The young man is eating in a restaurant and as the lady leaves he shouts out "good bye mom" and of course then gets stuck with her bill.
It was told to me as if it was a true story though and continued on from there. The young man runs out the door and proceeds to chase down the sidewalk in pursuit of the woman. After all sorts of obstacles are hurdled or side stepped the fellow finally makes a lunging dive and grabs the lady by the foot. She struggles and drags the fellow down the street (the length of the struggle depends on how long you want to milk your audiences attention) as he hangs onto her leg.
The punch line went something like "I pulled and pulled on her leg for what seemed like forever... kind of like I'm pulling on your leg right now".
My sister's baby sitter told me this back in the 1970's (I was in junior high) and she had me by hook, line, and sinker till she closed the deal and told the punch line.![]()
A young man shopping in a supermarket noticed a little old lady following him around. If he stopped, she stopped.

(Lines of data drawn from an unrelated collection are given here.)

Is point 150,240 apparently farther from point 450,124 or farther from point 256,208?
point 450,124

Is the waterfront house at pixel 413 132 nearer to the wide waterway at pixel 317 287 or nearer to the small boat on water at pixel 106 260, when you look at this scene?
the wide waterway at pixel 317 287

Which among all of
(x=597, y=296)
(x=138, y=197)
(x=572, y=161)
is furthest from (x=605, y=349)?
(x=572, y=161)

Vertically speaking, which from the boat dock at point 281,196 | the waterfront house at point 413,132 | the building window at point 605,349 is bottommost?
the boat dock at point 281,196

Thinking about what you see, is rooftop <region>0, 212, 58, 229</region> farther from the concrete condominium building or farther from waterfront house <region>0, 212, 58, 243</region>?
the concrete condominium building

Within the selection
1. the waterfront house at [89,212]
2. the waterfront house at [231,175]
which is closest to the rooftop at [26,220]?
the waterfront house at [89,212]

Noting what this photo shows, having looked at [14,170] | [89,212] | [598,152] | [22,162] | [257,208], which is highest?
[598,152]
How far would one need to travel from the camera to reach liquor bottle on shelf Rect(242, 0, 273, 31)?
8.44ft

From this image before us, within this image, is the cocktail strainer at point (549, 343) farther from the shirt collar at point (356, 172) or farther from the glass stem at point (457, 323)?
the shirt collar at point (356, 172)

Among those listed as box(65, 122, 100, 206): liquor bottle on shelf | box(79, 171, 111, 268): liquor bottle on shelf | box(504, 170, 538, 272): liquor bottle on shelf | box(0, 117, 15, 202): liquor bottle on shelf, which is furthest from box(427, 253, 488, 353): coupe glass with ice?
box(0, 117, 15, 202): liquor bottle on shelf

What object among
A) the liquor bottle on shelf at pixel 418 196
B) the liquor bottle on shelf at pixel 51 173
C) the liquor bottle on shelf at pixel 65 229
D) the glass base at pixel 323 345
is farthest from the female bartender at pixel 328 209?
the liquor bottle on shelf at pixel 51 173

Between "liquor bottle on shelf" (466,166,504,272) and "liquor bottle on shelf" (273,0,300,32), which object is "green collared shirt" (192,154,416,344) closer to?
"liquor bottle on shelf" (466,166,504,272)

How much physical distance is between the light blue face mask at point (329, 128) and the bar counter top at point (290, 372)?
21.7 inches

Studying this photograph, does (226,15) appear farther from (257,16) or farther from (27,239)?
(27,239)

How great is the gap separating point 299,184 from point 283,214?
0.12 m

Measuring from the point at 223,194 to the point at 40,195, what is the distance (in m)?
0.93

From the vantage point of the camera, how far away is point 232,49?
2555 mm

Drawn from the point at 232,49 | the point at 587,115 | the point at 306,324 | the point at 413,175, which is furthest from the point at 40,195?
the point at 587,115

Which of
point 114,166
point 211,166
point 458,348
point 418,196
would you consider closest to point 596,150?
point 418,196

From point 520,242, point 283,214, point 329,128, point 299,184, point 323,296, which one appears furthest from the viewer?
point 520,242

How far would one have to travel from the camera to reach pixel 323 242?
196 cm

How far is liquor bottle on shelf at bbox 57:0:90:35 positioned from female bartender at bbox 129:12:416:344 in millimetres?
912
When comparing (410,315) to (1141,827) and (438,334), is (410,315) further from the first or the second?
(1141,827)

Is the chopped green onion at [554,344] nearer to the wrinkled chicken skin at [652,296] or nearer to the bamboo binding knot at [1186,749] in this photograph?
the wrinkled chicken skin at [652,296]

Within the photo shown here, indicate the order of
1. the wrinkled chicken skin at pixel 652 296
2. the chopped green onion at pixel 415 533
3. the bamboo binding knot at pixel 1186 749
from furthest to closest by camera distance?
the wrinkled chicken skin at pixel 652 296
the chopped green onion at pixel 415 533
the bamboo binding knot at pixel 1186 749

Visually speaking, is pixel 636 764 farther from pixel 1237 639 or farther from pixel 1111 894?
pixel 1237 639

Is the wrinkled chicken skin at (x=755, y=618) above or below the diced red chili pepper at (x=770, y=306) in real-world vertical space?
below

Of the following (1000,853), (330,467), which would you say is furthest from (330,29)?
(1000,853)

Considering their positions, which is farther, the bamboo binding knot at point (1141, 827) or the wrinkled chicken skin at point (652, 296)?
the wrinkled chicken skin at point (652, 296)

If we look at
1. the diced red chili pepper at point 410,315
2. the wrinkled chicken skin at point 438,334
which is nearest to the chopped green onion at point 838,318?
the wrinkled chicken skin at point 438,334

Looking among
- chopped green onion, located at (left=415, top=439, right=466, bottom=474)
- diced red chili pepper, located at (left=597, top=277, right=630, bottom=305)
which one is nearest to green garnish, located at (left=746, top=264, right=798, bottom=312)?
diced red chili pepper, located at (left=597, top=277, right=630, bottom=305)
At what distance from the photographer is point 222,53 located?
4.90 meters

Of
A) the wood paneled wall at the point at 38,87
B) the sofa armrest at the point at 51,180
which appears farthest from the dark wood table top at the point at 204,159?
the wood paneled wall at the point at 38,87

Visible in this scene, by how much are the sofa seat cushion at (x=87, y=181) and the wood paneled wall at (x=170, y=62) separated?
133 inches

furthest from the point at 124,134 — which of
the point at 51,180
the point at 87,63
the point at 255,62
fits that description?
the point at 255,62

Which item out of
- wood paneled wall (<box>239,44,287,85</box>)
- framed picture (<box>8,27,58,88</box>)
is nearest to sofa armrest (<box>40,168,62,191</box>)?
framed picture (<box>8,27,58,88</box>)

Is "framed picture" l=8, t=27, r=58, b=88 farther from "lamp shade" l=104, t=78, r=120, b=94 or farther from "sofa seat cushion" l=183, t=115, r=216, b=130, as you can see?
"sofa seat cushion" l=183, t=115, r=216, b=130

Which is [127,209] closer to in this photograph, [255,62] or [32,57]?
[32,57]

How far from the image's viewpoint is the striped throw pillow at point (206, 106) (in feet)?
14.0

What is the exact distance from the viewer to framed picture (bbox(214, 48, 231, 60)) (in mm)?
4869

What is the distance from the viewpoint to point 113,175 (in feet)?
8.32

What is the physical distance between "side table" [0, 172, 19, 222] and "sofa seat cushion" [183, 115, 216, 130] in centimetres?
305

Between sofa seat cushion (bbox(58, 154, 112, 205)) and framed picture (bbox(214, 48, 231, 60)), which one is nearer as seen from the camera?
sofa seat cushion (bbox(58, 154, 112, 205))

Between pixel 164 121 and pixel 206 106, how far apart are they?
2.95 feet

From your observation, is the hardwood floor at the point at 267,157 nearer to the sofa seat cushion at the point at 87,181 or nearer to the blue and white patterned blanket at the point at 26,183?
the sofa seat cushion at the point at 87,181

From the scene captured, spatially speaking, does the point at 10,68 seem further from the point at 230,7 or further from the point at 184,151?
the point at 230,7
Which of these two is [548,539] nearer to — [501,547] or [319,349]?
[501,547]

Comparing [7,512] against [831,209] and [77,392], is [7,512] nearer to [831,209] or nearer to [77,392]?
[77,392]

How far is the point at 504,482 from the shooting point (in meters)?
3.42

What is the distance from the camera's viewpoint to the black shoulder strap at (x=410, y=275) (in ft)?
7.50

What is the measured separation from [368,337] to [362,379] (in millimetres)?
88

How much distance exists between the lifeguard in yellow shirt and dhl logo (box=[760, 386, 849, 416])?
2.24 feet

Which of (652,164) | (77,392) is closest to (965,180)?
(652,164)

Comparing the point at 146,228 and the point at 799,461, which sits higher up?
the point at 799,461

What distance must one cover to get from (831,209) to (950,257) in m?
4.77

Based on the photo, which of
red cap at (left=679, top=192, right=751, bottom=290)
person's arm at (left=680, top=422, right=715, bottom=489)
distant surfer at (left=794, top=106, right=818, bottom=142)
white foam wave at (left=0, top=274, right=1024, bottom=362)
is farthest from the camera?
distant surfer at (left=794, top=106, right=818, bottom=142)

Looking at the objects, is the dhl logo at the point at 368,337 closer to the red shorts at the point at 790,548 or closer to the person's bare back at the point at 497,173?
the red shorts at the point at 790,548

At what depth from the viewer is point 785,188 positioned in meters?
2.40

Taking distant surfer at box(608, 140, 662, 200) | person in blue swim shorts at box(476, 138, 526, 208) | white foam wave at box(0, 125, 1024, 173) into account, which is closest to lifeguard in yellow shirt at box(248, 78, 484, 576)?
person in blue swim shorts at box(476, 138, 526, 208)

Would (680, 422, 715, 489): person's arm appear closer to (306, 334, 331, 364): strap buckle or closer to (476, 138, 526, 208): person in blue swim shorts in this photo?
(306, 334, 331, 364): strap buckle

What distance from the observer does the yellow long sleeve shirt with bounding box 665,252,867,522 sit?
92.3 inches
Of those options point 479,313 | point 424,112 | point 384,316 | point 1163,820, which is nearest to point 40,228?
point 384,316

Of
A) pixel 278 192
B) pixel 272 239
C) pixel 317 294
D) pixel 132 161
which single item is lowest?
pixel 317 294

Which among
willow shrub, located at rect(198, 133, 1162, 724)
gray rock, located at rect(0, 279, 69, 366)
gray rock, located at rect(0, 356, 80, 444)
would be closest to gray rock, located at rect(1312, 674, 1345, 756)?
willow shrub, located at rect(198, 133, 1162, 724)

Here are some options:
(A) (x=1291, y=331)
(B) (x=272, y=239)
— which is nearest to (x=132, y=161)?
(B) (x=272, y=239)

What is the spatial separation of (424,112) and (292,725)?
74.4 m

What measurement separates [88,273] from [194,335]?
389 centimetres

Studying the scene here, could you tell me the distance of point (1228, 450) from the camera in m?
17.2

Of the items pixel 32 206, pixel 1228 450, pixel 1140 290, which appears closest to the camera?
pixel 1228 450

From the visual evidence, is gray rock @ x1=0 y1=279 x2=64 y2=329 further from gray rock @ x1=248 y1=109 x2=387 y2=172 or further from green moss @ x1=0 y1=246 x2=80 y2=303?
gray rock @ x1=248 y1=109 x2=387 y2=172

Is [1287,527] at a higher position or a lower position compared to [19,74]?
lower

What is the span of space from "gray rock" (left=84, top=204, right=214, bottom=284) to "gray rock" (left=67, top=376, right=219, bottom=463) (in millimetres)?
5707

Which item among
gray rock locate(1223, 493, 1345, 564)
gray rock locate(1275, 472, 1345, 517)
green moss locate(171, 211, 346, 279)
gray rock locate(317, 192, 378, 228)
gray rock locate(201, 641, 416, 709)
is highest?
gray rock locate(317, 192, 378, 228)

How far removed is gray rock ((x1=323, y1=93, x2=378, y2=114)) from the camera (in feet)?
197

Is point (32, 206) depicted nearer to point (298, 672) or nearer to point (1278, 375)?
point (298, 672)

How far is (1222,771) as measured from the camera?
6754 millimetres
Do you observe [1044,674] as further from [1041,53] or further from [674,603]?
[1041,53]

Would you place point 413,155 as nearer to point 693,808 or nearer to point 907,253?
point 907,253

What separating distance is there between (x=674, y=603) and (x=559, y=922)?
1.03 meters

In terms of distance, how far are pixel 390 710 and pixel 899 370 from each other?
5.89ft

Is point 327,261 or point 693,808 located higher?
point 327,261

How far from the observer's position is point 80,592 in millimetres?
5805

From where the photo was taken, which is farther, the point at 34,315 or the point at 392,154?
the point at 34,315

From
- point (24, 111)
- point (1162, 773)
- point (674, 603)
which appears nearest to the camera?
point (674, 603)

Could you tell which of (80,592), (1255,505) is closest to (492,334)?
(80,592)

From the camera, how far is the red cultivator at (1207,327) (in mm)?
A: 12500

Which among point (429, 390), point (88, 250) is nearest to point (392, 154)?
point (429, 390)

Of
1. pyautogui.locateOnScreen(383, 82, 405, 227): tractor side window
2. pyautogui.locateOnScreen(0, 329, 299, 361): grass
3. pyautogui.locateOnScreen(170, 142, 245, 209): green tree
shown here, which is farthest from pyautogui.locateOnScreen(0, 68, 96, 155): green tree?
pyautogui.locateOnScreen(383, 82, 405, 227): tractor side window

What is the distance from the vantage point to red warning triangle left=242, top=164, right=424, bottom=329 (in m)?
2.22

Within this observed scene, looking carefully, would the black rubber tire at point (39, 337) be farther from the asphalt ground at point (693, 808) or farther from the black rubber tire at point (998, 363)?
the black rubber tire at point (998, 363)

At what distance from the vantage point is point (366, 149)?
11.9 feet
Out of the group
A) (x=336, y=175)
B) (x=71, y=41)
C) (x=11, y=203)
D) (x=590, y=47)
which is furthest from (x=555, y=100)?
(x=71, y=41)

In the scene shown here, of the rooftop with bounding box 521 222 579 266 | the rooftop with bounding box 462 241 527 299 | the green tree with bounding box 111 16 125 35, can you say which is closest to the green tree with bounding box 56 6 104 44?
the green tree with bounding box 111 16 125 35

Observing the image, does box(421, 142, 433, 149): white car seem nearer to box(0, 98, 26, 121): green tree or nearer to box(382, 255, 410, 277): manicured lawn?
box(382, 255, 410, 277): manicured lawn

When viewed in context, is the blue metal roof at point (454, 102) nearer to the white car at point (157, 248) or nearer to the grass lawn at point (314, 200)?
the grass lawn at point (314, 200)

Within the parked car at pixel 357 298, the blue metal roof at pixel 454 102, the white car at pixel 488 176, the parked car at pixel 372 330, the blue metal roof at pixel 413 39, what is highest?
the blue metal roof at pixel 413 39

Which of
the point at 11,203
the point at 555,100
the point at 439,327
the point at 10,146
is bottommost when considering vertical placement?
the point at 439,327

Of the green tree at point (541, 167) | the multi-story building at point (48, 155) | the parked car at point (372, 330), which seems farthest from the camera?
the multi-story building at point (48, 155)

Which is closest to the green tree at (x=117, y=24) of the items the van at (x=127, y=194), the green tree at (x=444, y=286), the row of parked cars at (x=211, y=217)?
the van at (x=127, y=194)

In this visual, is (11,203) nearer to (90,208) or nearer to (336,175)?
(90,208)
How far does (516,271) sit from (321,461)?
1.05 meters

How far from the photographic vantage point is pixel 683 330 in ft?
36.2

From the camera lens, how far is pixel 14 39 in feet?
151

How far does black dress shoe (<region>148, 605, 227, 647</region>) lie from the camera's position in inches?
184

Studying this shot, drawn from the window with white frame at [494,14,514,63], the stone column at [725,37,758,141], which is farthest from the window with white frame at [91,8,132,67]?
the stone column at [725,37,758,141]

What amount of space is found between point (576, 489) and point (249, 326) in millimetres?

Furthermore she kept staring at him.
She finally overtook him at the checkout, and she turned to him and said, "I hope I haven't made you feel ill at ease; it's just that you look so much like my late son."
He answered, "That's okay."
"I know it's silly, but if you'd call out "Good bye, Mom" as I leave the store, it would make me feel so happy."
She then went through the checkout, and as she was on her way out of the store, the man called out, "Goodbye, Mom."
The little old lady waved, and smiled back at him.
Pleased that he had brought a little sunshine into someone's day, he went to pay for his groceries.
"That comes to $121.85," said the clerk.
"How come so much ... I only bought 5 items.."
The clerk replied, "Yeah, but your Mother said you'd be paying for her things, too."